EAST LANSING — The screamers can take the year off. Save your voices. Save the gas. The Michigan-Michigan State basketball rivalry, which, when it’s good, is really good, is no better than lopsided this winter, one of those years when the light shines in only one direction. Green light. Spartans go. The Wolverines will spend most of their season just trying to get across the street.
This is OK, even though some Michigan fans probably crawled under the bed after Thursday night. If you hadn’t bothered to look at this year’s U-M team before its 85-70 defeat, you are probably shaking your head now, the way people do after they’ve just seen a sick friend for the first time. Was that really the Wolverines? I hardly recognized them. My God, when did they get so weak?
Try graduation day last spring. When Michigan said good-bye to Rumeal Robinson, Terry Mills and Loy Vaught, they weren’t just giving up the inventory, they were giving up the store. The keys. The lease. The whole baby. They are tadpoles now, at the beginning of the evolution process.

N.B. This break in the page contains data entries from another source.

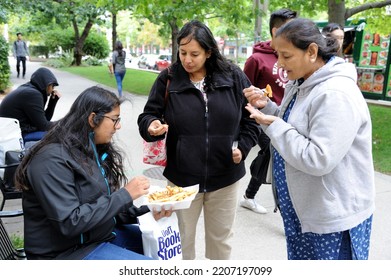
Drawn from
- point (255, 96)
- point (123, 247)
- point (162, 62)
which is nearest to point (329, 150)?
point (255, 96)

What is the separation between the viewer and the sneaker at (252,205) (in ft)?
14.1

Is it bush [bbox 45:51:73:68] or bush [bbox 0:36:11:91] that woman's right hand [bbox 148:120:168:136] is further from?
bush [bbox 45:51:73:68]

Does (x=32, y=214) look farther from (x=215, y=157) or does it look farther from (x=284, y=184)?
(x=284, y=184)

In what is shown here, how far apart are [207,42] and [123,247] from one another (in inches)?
53.0

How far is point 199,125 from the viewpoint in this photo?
2.46m

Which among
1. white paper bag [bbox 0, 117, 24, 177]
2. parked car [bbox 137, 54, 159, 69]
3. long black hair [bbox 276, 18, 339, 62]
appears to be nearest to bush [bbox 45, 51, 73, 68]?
parked car [bbox 137, 54, 159, 69]

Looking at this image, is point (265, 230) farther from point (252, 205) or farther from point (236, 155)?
point (236, 155)

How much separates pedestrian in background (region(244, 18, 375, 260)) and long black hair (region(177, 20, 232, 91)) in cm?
65

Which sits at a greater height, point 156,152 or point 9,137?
point 156,152

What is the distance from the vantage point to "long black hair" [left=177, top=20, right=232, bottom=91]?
7.93 feet

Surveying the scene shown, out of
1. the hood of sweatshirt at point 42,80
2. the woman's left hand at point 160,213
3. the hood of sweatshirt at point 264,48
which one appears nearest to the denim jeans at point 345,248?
the woman's left hand at point 160,213
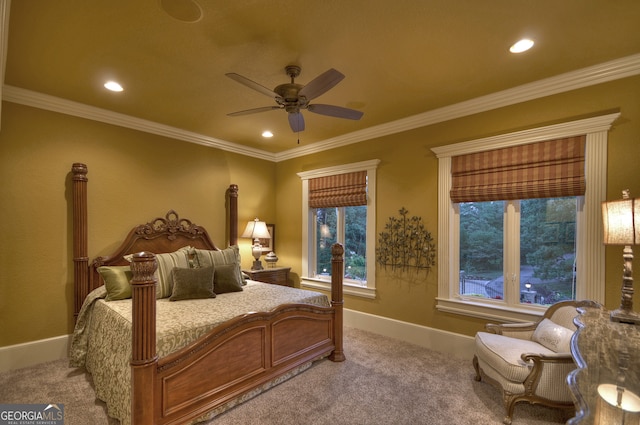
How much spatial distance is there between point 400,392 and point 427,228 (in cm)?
179

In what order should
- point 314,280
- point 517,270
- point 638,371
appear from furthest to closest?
1. point 314,280
2. point 517,270
3. point 638,371

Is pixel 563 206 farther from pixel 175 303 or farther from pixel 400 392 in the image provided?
pixel 175 303

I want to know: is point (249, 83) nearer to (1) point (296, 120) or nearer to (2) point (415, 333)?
(1) point (296, 120)

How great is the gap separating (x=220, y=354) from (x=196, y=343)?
0.78 feet

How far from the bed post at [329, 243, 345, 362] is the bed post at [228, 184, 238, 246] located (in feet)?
6.61

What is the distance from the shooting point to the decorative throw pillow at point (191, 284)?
2883 mm

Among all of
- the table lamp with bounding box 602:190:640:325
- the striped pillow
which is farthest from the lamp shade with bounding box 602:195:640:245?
the striped pillow

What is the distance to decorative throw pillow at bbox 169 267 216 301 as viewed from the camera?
288 cm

On top of that, like tadpoles, they are small. Real small. Watching guys like Demetrius Calip and Michael Talley (the starting guards, both 6-foot-1) try to match magic with guys like Steve Smith (6-7) Mike Peplowski (6-10) and Matt Steigenga (6-7) is like watching little fish trying to swim past sharks. You saw it in the first half Thursday night, when Michigan State had more than twice the rebounds and four times the points in the paint.
“When they shoved, we moved,” lamented U-M coach Steve Fisher.

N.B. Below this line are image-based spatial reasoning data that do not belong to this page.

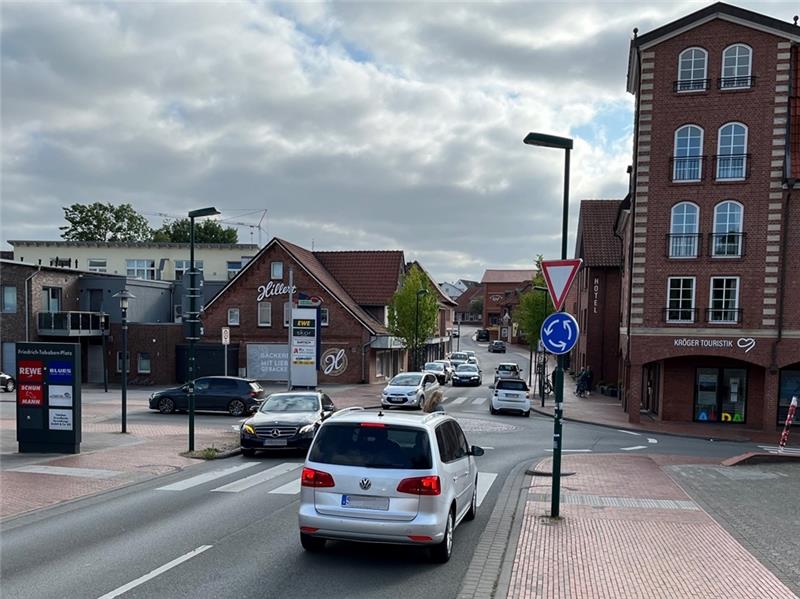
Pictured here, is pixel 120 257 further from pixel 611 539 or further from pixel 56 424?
pixel 611 539

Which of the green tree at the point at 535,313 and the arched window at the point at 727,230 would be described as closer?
the arched window at the point at 727,230

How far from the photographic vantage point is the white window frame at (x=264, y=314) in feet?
147

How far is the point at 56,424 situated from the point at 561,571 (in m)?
12.7

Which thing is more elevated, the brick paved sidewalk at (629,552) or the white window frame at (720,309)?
the white window frame at (720,309)

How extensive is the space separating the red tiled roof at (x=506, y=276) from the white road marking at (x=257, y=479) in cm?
10549

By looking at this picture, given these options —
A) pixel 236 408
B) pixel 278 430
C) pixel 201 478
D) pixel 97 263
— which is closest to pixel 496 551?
pixel 201 478

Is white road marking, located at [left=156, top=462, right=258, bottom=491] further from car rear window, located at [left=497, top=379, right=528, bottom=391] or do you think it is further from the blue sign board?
car rear window, located at [left=497, top=379, right=528, bottom=391]

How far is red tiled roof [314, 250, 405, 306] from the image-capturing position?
160 ft

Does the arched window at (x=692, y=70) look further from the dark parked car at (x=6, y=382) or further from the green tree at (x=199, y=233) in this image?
the green tree at (x=199, y=233)

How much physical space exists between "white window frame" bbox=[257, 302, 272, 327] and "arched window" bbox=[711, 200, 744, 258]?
2703 centimetres

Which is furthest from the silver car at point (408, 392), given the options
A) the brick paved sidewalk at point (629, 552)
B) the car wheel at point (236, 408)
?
the brick paved sidewalk at point (629, 552)

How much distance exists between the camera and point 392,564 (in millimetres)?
8164

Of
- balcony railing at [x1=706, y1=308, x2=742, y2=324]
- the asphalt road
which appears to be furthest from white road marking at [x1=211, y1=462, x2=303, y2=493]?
balcony railing at [x1=706, y1=308, x2=742, y2=324]

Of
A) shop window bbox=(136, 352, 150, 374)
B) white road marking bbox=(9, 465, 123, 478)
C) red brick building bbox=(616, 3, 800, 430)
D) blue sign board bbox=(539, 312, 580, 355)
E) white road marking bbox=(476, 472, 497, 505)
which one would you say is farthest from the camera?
shop window bbox=(136, 352, 150, 374)
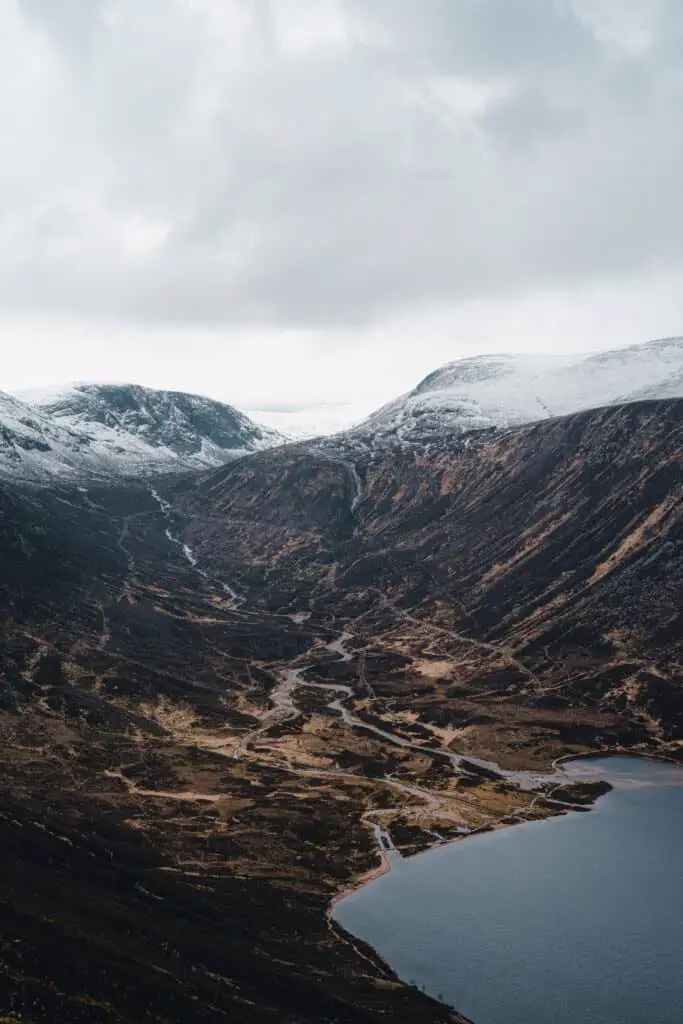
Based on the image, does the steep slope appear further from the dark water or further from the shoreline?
the dark water

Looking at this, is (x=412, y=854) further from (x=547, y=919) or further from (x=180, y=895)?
(x=180, y=895)

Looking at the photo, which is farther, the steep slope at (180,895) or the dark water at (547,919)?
the dark water at (547,919)

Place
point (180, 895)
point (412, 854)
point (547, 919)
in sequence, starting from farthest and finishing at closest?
point (412, 854) < point (547, 919) < point (180, 895)

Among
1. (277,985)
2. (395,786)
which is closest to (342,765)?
(395,786)

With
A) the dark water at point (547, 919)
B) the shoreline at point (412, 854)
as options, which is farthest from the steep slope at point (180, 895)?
the dark water at point (547, 919)

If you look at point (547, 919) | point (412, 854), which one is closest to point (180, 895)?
point (412, 854)

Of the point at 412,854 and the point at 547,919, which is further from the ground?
the point at 547,919

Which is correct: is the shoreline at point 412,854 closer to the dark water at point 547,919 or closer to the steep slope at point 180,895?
the dark water at point 547,919

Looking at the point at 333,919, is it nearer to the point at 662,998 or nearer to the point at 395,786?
the point at 662,998
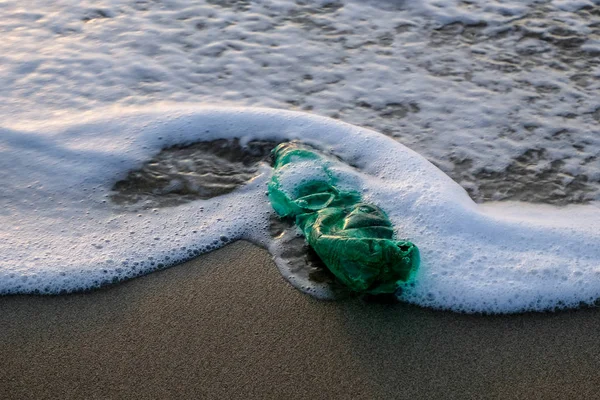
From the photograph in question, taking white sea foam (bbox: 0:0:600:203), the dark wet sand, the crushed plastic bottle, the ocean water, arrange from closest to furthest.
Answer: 1. the dark wet sand
2. the crushed plastic bottle
3. the ocean water
4. white sea foam (bbox: 0:0:600:203)

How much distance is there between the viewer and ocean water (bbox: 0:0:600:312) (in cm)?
249

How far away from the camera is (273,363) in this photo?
2086 mm

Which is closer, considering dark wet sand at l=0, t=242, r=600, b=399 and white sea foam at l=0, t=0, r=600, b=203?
dark wet sand at l=0, t=242, r=600, b=399

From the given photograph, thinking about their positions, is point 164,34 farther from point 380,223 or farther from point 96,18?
point 380,223

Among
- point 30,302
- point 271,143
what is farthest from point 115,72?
point 30,302

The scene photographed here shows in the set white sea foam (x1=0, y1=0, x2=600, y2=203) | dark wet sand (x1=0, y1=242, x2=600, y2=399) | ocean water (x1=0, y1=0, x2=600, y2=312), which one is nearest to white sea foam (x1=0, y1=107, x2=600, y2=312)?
ocean water (x1=0, y1=0, x2=600, y2=312)

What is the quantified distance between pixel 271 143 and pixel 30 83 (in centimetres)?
145

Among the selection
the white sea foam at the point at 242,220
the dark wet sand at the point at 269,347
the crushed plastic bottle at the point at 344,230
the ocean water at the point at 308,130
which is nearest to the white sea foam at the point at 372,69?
the ocean water at the point at 308,130

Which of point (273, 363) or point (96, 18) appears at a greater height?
point (96, 18)

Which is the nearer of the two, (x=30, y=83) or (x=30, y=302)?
(x=30, y=302)

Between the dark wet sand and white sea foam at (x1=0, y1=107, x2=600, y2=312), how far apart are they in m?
0.11

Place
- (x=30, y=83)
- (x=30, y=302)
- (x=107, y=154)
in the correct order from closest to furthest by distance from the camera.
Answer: (x=30, y=302)
(x=107, y=154)
(x=30, y=83)

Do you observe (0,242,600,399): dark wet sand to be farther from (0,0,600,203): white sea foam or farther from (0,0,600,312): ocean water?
(0,0,600,203): white sea foam

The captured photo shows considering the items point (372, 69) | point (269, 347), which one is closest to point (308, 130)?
point (372, 69)
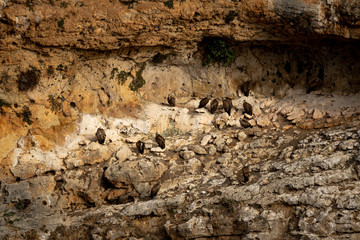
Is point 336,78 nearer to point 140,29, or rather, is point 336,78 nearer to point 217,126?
point 217,126

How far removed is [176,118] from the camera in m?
15.2

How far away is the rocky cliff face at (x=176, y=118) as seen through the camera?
11836 millimetres

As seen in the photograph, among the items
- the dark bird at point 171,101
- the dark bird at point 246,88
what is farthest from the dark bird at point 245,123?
the dark bird at point 171,101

Yeah. Right out of the picture.
Michigan State owns the state
As I said, this is OK, because in college, teams are like volcanoes. They erupt, then go dormant, then erupt again. Michigan, which two years ago won the national championship, will mature — it has no other way to go. Right now, U-M is little more than a couple of tall, skinny kids, surrounded by a few water bug guards. But Fisher is a smart coach. He knows how to teach. And considering the incoming recruits he has already pocketed for next season, Spartans fans shouldn’t gloat too much.

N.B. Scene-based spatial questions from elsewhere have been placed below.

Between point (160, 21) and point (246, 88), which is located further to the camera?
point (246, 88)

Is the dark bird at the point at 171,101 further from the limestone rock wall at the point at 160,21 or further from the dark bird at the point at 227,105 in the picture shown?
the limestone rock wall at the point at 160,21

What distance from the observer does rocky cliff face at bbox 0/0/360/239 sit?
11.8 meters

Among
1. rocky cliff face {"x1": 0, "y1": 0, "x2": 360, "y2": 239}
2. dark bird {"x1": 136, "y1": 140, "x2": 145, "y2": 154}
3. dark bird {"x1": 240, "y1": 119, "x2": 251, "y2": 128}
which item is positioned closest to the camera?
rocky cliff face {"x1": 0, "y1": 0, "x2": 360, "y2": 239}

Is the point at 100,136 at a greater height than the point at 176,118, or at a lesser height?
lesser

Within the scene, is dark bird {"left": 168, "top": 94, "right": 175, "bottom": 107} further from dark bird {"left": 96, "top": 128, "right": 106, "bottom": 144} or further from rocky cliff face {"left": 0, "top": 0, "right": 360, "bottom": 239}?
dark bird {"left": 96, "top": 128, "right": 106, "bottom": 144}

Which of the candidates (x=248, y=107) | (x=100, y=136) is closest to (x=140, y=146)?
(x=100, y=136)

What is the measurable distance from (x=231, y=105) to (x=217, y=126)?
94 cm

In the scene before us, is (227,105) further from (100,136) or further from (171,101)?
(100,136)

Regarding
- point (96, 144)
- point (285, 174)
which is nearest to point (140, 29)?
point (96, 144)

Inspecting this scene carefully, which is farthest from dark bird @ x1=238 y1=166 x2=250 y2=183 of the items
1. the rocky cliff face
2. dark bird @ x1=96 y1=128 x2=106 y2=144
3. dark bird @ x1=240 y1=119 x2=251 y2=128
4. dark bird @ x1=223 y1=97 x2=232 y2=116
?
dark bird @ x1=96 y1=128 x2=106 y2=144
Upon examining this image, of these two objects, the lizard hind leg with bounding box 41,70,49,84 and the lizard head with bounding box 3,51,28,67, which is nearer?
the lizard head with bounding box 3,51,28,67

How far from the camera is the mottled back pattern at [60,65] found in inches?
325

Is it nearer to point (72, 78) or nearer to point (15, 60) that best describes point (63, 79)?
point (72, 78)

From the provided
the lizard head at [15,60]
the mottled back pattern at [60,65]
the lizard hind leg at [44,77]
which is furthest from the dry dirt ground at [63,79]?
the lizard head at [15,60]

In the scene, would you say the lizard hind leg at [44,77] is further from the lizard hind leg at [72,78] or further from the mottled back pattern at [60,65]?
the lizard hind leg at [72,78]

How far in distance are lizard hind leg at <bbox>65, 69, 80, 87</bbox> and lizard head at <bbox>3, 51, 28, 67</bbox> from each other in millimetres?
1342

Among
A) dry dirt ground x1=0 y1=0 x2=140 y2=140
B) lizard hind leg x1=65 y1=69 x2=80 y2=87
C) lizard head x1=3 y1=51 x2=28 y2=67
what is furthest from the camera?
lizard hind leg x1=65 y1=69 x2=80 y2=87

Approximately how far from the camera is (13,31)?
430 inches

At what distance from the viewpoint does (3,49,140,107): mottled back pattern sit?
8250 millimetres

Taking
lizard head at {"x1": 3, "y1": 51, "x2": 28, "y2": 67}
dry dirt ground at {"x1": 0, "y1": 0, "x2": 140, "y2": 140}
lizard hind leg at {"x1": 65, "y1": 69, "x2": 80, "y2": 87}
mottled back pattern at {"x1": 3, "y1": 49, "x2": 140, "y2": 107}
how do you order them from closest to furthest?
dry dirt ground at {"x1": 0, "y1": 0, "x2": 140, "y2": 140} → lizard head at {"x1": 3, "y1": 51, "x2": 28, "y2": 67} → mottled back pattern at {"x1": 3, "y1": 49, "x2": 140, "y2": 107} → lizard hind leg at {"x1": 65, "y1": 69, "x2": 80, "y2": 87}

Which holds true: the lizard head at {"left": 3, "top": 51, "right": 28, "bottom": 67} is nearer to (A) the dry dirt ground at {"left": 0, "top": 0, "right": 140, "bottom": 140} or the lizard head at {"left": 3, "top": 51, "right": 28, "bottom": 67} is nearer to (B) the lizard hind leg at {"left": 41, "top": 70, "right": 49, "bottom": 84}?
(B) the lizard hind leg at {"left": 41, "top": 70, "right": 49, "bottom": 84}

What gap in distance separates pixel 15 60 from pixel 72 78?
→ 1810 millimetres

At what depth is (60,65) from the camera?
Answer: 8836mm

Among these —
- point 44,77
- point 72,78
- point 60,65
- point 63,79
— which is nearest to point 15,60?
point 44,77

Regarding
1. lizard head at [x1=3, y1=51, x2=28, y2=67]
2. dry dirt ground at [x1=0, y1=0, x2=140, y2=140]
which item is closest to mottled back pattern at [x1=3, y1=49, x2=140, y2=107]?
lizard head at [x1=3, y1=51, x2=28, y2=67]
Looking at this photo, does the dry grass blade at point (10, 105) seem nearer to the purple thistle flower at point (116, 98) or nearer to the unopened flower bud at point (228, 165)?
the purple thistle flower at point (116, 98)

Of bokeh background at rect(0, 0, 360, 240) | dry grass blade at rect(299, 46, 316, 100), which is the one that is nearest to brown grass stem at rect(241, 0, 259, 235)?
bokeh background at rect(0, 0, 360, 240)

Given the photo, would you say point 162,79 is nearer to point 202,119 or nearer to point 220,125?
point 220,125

They can gloat a little. This will be their year, at least around here. They own I-75. They own I-96. They own the state.
“It didn’t seem like a typical Michigan-Michigan State game,” someone observed to Peplowski when it was over.
“Well, it was important for us to remember we have to play Iowa this weekend,” he said.
So there you have the state of the state address in basketball, right: On Green vs. Blue night, one team is thinking about Black and Gold.
You can hardly blame them. After all, this game belonged to the Spartans right from the start. They never trailed. They dominated the boards, they hogged all the second-chance opportunities, and half the game seemed to be spent setting up alley-oop passes that they slammed home, much to the delight of the sold-out arena.
It seemed to be more of a show than anything else, a demonstration by the Spartans in their Big Ten opener. So here was Smith lobbing the ball to Steigenga, who walloped it in. Here was Peplowski, swinging his wide girth around like Gulliver might swing it in a game against the Lilliputians.
It was not last year, where you lost your voice screaming when MSU upset the Wolverines en route to a surprisingly successful season. This was not close. This was expected. To be honest, the only real surprise was U-M’s record coming in. It was 7-3. Here is what I want to know: Who were the seven?
Only Smith seems charged up
Let’s talk about Smith for a second. He has a gorgeous shot, beautiful form, and one of those floppy bodies that suggest he might have been Gumby in another life. He is one of those players who can tuck his shirt into his shorts and two seconds later it’s out, dangling, flying, because this is not a body you can tuck in. He has 24 points, which is just average for him this year. About the only negative is that he spent a little too much time staring down the Wolverines after each basket, as if taking a measure of revenge. This really wasn’t necessary, because the game wasn’t much of a contest.
“I guess I get a little charged up when it’s Michigan- Michigan State,” he admitted later. “Sometimes I may do that stuff too much. But I guess it’s because the tide has turned. We’re the best basketball team in the state right now.”
You can’t argue with him. Put away the pom-pons. Save your banners and flags for another, more equal year. This will be the season for many interesting things in Big Ten basketball, but Blue challenging Green will not be part of it.
Before the game, I saw a Spartans fan wearing a green sweatshirt. It referred to the football season, with a message for Michigan fans. It read
“Spartans 28, Wolverines 27. Deal with it.”
This year, anyhow, the same will hold true for basketball.